Nelle proposte Flipped la proposta tradizionale è associata a un modello di insegnamento centrato sul
docente mentre l’innovazione è rappresentata da un modello di apprendimento centrato sull’allievo.
Questo passaggio è fondamentale per offrire una risposta ai bisogni individuali espressi dagli allievi,
attraverso il tempo dedicato in classe al lavoro cooperativo, alle attività di approfondimento e di
interazione in presenza. Con questo passaggio andrebbe a operarsi anche una trasformazione relativa
al ruolo del docente. L’insegnante verrebbe ad assumere così la funzione di accompagnatore, di guida
dei gruppi, di sostegno e aiuto nell’indirizzare le attività. Questa passaggio sembra però realizzabile
soltanto in parte. Lo strumento essenziale dell’accesso al sapere rimane sempre il video in cui
l’insegnante fornisce, in modo tradizionale e frontale, le risposte alle stesse questioni che pone.

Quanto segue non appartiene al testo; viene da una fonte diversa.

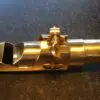 A close up of the top part of a trumpet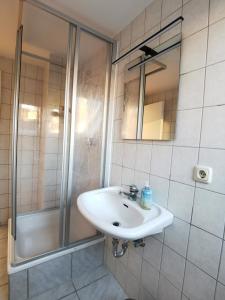 Et badeværelse på Domizil Am Stadtzentrum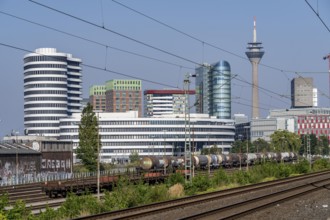 Düsseldorf city centre skyline, Medienhafen, railway tracks at Düsseldorf-Hamm stop, North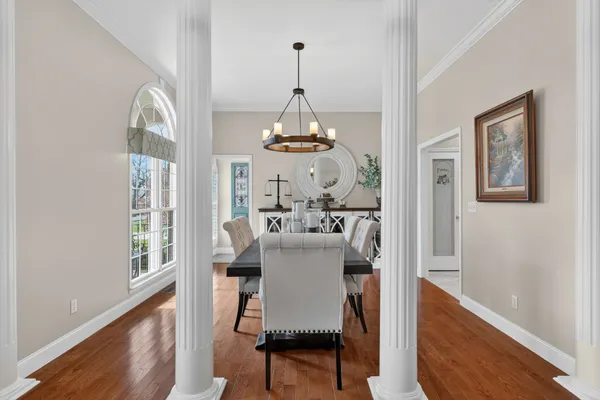 a view of a dining room with furniture a chandelier and wooden floor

Nonostante le buone proposte di fonti digitali presenti sui canali divulgativi è, infatti, consigliabile che
gli stessi insegnanti siano i fautori dei video che propongono per consentire agli allievi una maggiore
familiarizzazione con le modalità già conosciute. Continuare a costruire i video allo stesso modo con
cui si sosterrebbe una lezione frontale rappresenta sicuramente una prima forma di approccio Flipped,
ma non cambia le procedure che rimangono simili alle lezioni tradizionali. Cambiare e differenziare le
modalità di fare lezione, ad esempio utilizzando procedure deduttive piuttosto che induttive, non è
semplice e, forse, è ancora meno semplice rendere questa differenziazione in forma di video brevi.